(Stored entries)
_ _ _ _ _

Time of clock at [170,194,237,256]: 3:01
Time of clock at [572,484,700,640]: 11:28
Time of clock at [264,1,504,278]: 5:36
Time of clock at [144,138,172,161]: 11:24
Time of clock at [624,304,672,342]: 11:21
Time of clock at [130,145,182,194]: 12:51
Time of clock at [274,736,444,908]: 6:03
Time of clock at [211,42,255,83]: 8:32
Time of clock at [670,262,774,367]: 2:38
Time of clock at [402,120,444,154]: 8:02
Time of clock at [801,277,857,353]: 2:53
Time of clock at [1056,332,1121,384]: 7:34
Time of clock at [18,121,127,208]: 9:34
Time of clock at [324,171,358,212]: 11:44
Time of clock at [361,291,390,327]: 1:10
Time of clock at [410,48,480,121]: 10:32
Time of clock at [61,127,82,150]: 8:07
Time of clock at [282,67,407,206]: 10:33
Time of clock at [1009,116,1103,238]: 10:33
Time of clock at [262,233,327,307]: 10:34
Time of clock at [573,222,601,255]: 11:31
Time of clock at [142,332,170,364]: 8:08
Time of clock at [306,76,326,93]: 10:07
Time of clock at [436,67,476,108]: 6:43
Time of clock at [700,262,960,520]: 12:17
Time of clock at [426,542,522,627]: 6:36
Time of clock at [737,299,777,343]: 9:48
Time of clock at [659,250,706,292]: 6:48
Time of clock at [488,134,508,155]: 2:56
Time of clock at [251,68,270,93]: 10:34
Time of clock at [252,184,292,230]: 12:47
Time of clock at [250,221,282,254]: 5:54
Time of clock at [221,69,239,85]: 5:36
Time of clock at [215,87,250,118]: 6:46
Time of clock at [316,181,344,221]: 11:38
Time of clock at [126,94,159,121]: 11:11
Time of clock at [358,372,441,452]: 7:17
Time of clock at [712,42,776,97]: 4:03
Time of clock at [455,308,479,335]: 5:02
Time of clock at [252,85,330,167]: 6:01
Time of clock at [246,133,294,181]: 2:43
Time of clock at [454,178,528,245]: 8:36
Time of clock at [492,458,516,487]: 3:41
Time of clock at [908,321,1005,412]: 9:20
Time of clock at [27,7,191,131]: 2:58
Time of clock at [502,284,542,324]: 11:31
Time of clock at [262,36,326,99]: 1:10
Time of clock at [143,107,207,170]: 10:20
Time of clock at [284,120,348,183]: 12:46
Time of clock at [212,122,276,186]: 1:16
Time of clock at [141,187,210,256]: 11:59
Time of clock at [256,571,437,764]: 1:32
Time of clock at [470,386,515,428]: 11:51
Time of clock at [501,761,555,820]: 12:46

_ _ _ _ _

Update the rows above by replacing every "clock" with "watch", keeping everything else the same.

_Answer to the task:_
Time of watch at [170,194,237,256]: 3:01
Time of watch at [572,484,700,640]: 11:28
Time of watch at [264,1,504,278]: 5:36
Time of watch at [144,138,172,161]: 11:24
Time of watch at [624,304,672,342]: 11:21
Time of watch at [130,145,182,194]: 12:51
Time of watch at [274,736,444,908]: 6:03
Time of watch at [211,42,255,83]: 8:32
Time of watch at [670,262,774,367]: 2:38
Time of watch at [402,120,444,154]: 8:02
Time of watch at [801,277,857,353]: 2:53
Time of watch at [1056,332,1121,384]: 7:34
Time of watch at [18,121,127,208]: 9:34
Time of watch at [324,171,358,212]: 11:44
Time of watch at [361,291,390,327]: 1:10
Time of watch at [410,48,480,121]: 10:32
Time of watch at [61,127,82,150]: 8:07
Time of watch at [282,67,407,206]: 10:33
Time of watch at [1009,116,1103,238]: 10:33
Time of watch at [262,233,327,307]: 10:34
Time of watch at [573,222,601,255]: 11:31
Time of watch at [142,332,170,364]: 8:08
Time of watch at [306,76,326,93]: 10:07
Time of watch at [436,67,476,108]: 6:43
Time of watch at [700,262,960,520]: 12:17
Time of watch at [426,542,522,627]: 6:36
Time of watch at [737,299,777,343]: 9:48
Time of watch at [659,250,706,292]: 6:48
Time of watch at [488,134,508,155]: 2:56
Time of watch at [251,68,270,93]: 10:34
Time of watch at [252,184,292,230]: 12:47
Time of watch at [250,221,282,254]: 5:54
Time of watch at [221,69,239,85]: 5:36
Time of watch at [215,87,250,118]: 6:46
Time of watch at [316,181,344,221]: 11:38
Time of watch at [126,94,159,121]: 11:11
Time of watch at [358,372,441,452]: 7:17
Time of watch at [712,42,776,97]: 4:03
Time of watch at [455,308,479,335]: 5:02
Time of watch at [252,85,330,167]: 6:01
Time of watch at [246,133,294,181]: 2:43
Time of watch at [454,178,528,245]: 8:36
Time of watch at [492,458,516,487]: 3:41
Time of watch at [908,321,1005,412]: 9:20
Time of watch at [27,7,191,131]: 2:58
Time of watch at [502,284,542,324]: 11:31
Time of watch at [262,36,326,99]: 1:10
Time of watch at [143,107,207,170]: 10:20
Time of watch at [284,120,348,183]: 12:46
Time of watch at [212,122,276,186]: 1:16
Time of watch at [141,187,210,256]: 11:59
Time of watch at [256,571,437,764]: 1:32
Time of watch at [470,386,515,428]: 11:51
Time of watch at [501,761,555,820]: 12:46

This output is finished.